What to look for in a home equity loan when financing an HVAC unit
If you’re considering a home equity loan to finance your HVAC purchase, you’ll want to shop around to find a loan with the lowest interest rate and fees you can find. The Federal Trade Commission (FTC) also notes you should ask if you’re paying any points (a fee you can pay to secure a lower interest rate), since points and other finance charges can lead to higher costs upfront.
The FTC also suggests comparing several loan offers to ensure each lender or broker is competing for your business with the best loan terms possible. Fortunately, you can compare home equity loans online with our parent company, LendingTree.
Company or contractor financing
Because some consumers need to borrow money to purchase a HVAC system, many companies that manufacture and install HVAC units offer their own financing plans. In most cases, they partner with a lender to offer in-house loans. While the terms of these offers vary, company financing can be a good deal if you can secure a low interest rate or 0% APR financing for enough time to pay your HVAC unit off.
What to watch out for
While financing your HVAC system through the company you purchase it from may sound convenient, there are several potential downsides. Watch out for:
- Short introductory offers: While some HVAC companies may be able to offer 0% APR on their products for up to 60 months, not all companies will offer zero-interest terms that long. Make sure you understand how long your 0% APR offer lasts, as well as how high your interest rate will be once it resets.
- High interest rates: Like other loans, the terms of your HVAC loan will depend on your credit score and income. Make sure to compare offers to find the best interest rate possible, whether that comes with company financing or another type of loan.
- Fees: Make sure to ask about any fees you may be charged for your HVAC loan.
What to look for in a company financing when financing an HVAC unit
If you decide you want to compare company financing for an HVAC unit with other financial products, you’ll probably want to call around and ask HVAC vendors in your area. You can also research HVAC companies that offer in-house financing online. If you decide to dive into this option, make sure to ask specifically about financing plans, interest rates and any fees you’ll have to pay to secure a loan. Since HVAC vendors use different banks to fund their consumer loans, the terms of these offers can vary widely.

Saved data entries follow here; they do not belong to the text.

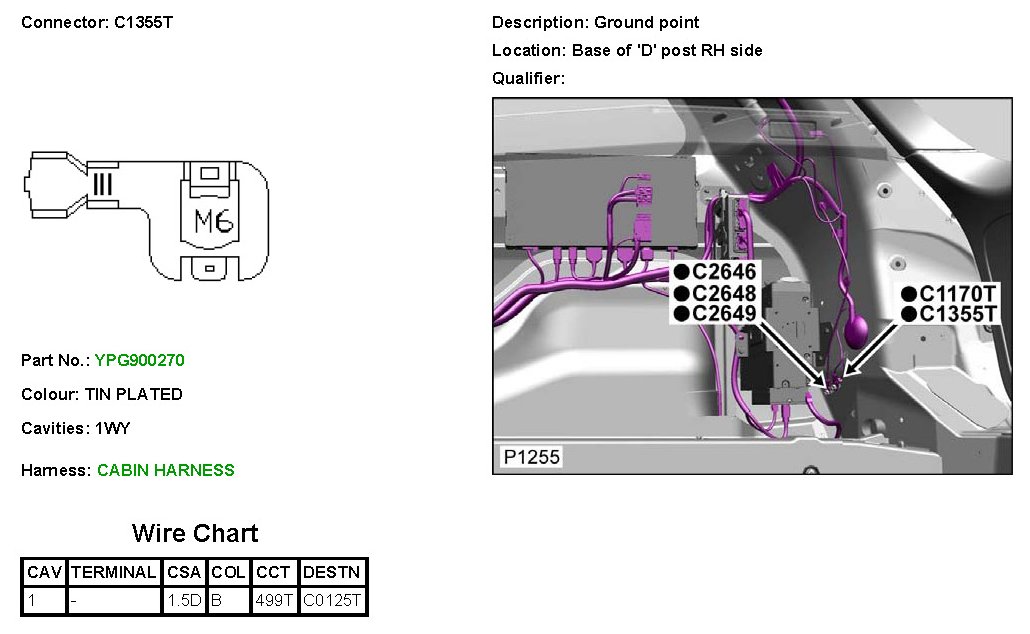 Connector: C1355T

M6

Part No.: YPG900270

Colour: TIN PLATED

Cavities: 1WY

Harness: CABIN HARNESS

Wire Chart

| CAV | TERMINAL | CSA | COL | CCT | DESTN |
|---|---|---|---|---|---|
| 1 | - | 1.5D | B | 499T | C0125T |

Description: Ground point

Location: Base of 'D' post RH side

Qualifier:

●C2646
●C2648
●C2649

●C1170T
●C1355T

P1255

Fortunately, it’s a lot easier to find information on credit cards, personal loans and home equity loans online. A quick internet search can pull up a treasure trove of information that can help you compare loan and financing offers to find the best deal. Having your HVAC financing lined up before you shop, you can be choosy when it comes to selecting an HVAC unit and the company you want to install it.

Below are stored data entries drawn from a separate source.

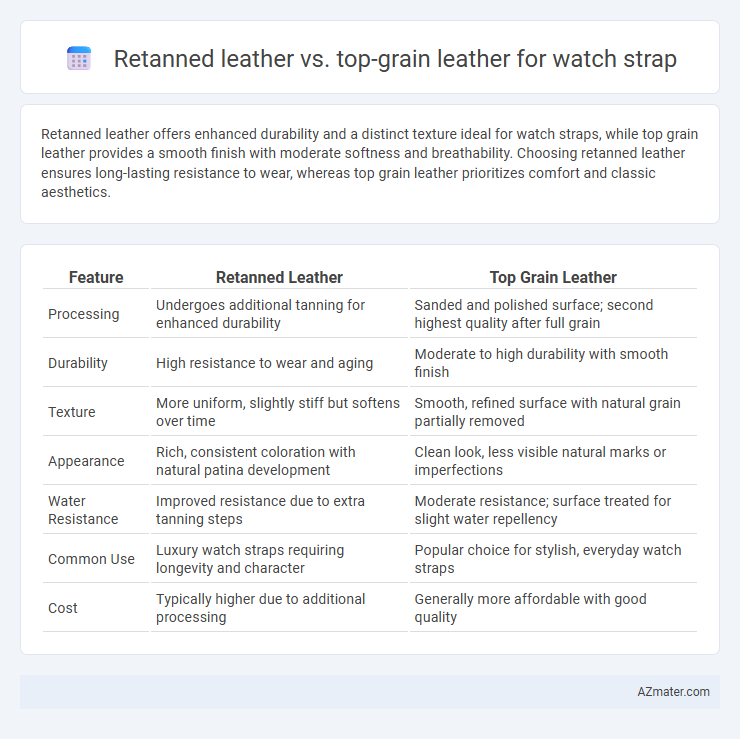 Retanned leather vs. top-grain leather for watch strap

Retanned leather offers enhanced durability and a distinct texture ideal for watch straps, while top grain leather provides a smooth finish with moderate softness and breathability. Choosing retanned leather ensures long-lasting resistance to wear, whereas top grain leather prioritizes comfort and classic aesthetics.

| Feature | Retanned Leather | Top Grain Leather |
|---|---|---|
| Processing | Undergoes additional tanning for enhanced durability | Sanded and polished surface; second highest quality after full grain |
| Durability | High resistance to wear and aging | Moderate to high durability with smooth finish |
| Texture | More uniform, slightly stiff but softens over time | Smooth, refined surface with natural grain partially removed |
| Appearance | Rich, consistent coloration with natural patina development | Clean look, less visible natural marks or imperfections |
| Water Resistance | Improved resistance due to extra tanning steps | Moderate resistance; surface treated for slight water repellency |
| Common Use | Luxury watch straps requiring longevity and character | Popular choice for stylish, everyday watch straps |
| Cost | Typically higher due to additional processing | Generally more affordable with good quality |

AZmater.com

Will my credit score take a hit?
Several factors make up your credit score, including ones that can be impacted when you make a large purchase. “New credit” makes up 10% of your FICO score, for example, and opening new lines of credit in a short amount of time can make you seem like a greater risk. As a result, you may see an impact to your credit score if you open a new credit account to pay for your HVAC system.
How much you owe in relation to your credit limits makes up another 30% of your FICO score, and this figure will skew higher if you charge an HVAC system to an existing revolving line of credit (like a credit card). Many experts recommend keeping your credit utilization below 30% to keep your credit score in the best shape possible.